WHAT THE EXERCISE ASKS: Retype the material that follows exactly, limited to the lines from the one with "NIVEA CREME GEL" through the one with "27-813932 Mercury C4", and keep out all pictures.

TASK INPUTS:
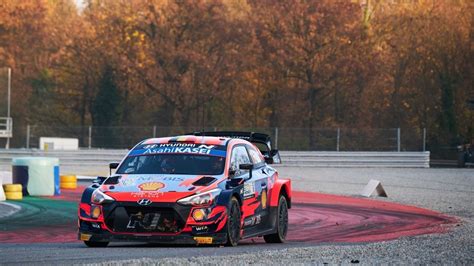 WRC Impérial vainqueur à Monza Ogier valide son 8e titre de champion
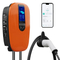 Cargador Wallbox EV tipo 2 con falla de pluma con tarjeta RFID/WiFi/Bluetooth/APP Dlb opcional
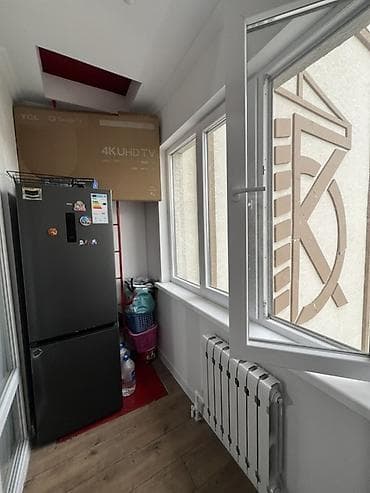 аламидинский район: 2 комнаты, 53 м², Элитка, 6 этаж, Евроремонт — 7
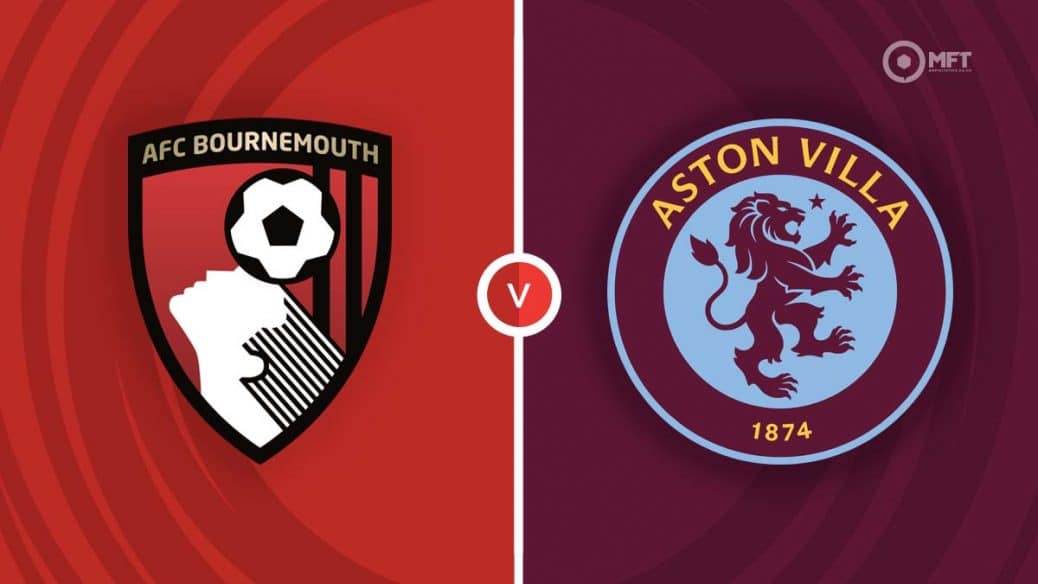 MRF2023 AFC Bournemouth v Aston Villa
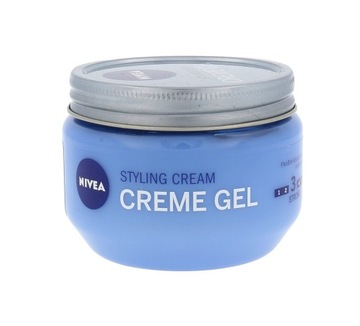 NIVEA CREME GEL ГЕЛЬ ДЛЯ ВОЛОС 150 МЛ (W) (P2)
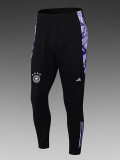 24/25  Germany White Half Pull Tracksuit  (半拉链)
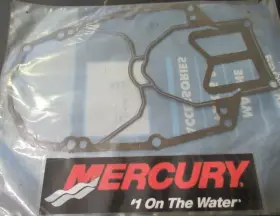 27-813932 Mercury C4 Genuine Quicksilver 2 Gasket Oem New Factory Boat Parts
* * *
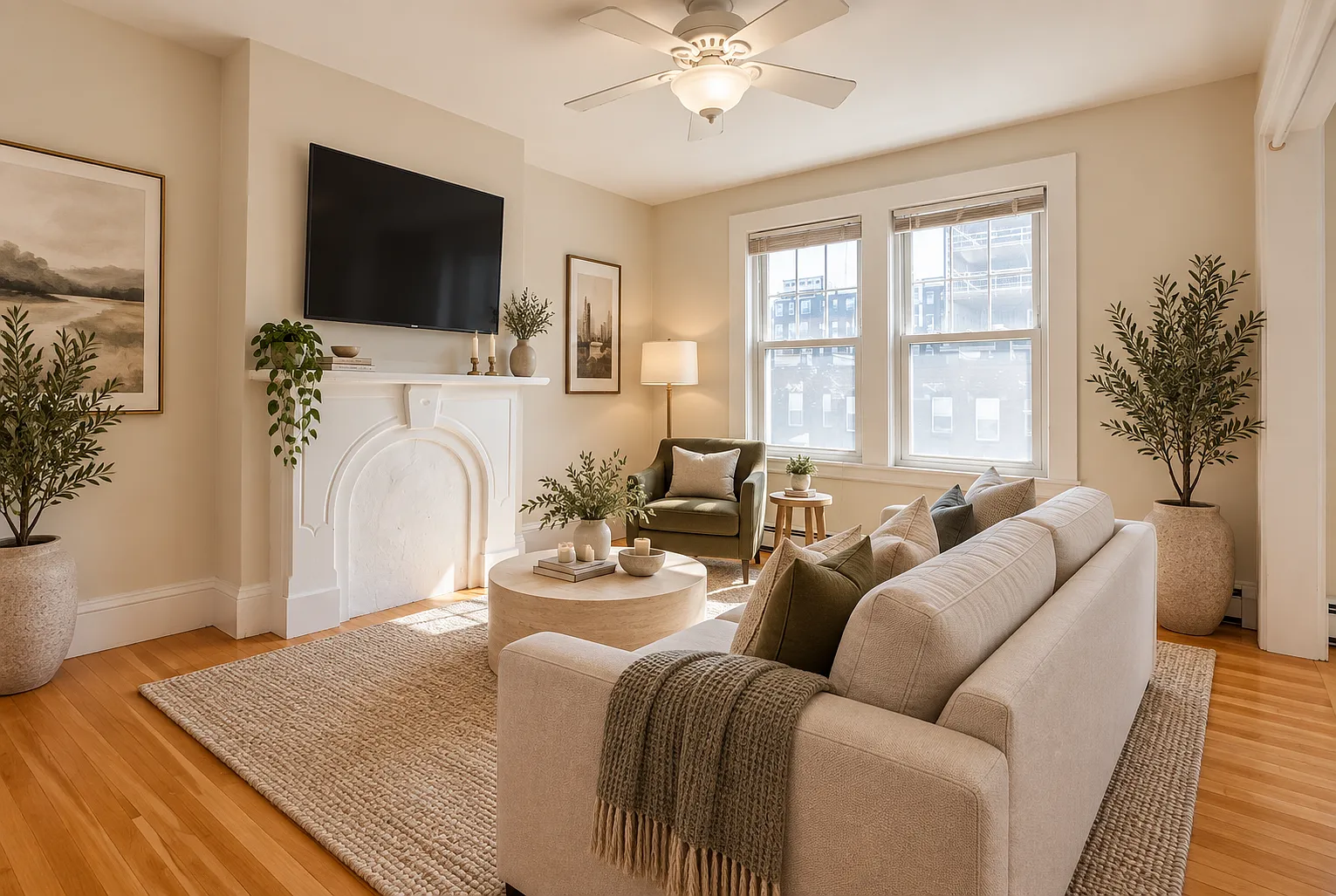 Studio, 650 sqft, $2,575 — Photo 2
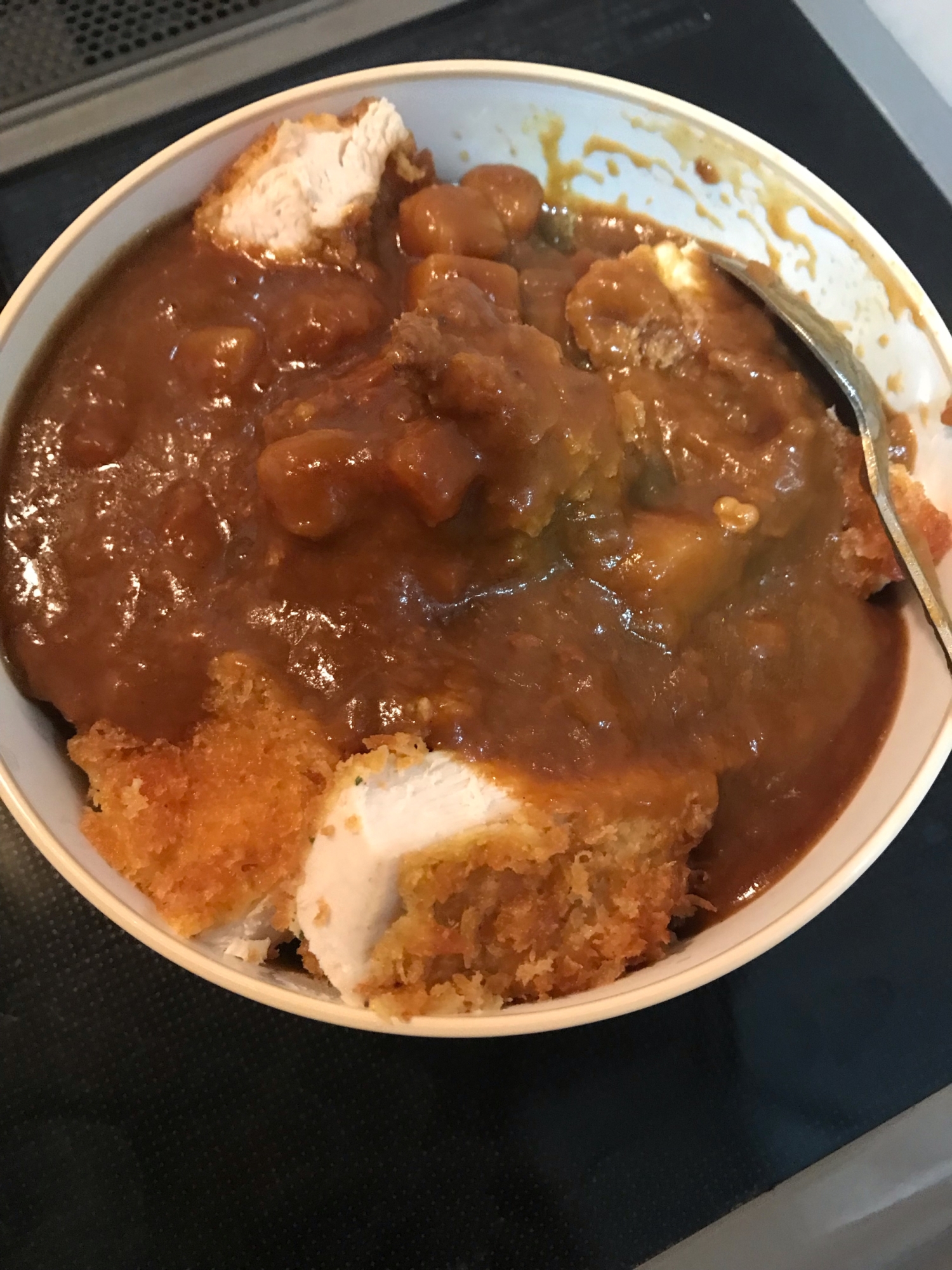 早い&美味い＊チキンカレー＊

ANSWER:
 NIVEA CREME GEL ГЕЛЬ ДЛЯ ВОЛОС 150 МЛ (W) (P2)
 24/25  Germany White Half Pull Tracksuit  (半拉链)
 27-813932 Mercury C4 Genuine Quicksilver 2 Gasket Oem New Factory Boat Parts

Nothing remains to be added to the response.